▶ HOW TO COMPLETE THIS TASK: When you reach the line containing "Fiery Red and" in the entries below, start writing out each line exactly, and stop after the line containing "Set Of 16 Editable".

▶ INFORMATION SHOWN:
——

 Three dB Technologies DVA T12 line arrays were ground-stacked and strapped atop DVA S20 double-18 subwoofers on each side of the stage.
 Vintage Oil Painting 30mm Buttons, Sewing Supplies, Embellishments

——

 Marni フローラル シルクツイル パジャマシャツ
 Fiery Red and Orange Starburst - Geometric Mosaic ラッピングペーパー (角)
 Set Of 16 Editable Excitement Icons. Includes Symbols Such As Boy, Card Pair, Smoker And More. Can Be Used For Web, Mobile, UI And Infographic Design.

——

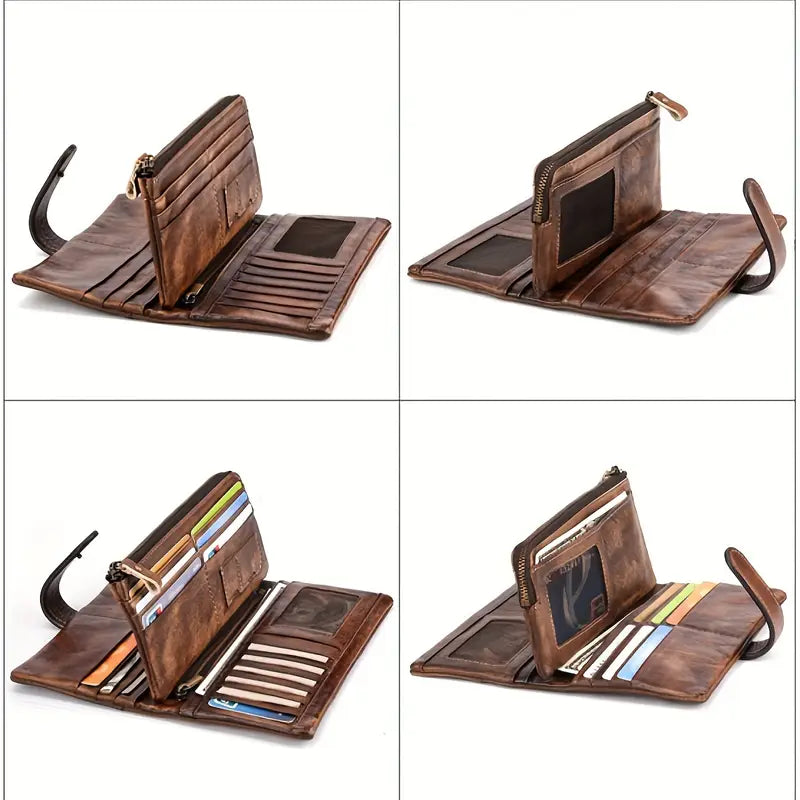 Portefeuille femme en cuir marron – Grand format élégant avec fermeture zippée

——

▶ SOLUTION FOR THIS EXERCISE:
 Fiery Red and Orange Starburst - Geometric Mosaic ラッピングペーパー (角)
 Set Of 16 Editable Excitement Icons. Includes Symbols Such As Boy, Card Pair, Smoker And More. Can Be Used For Web, Mobile, UI And Infographic Design.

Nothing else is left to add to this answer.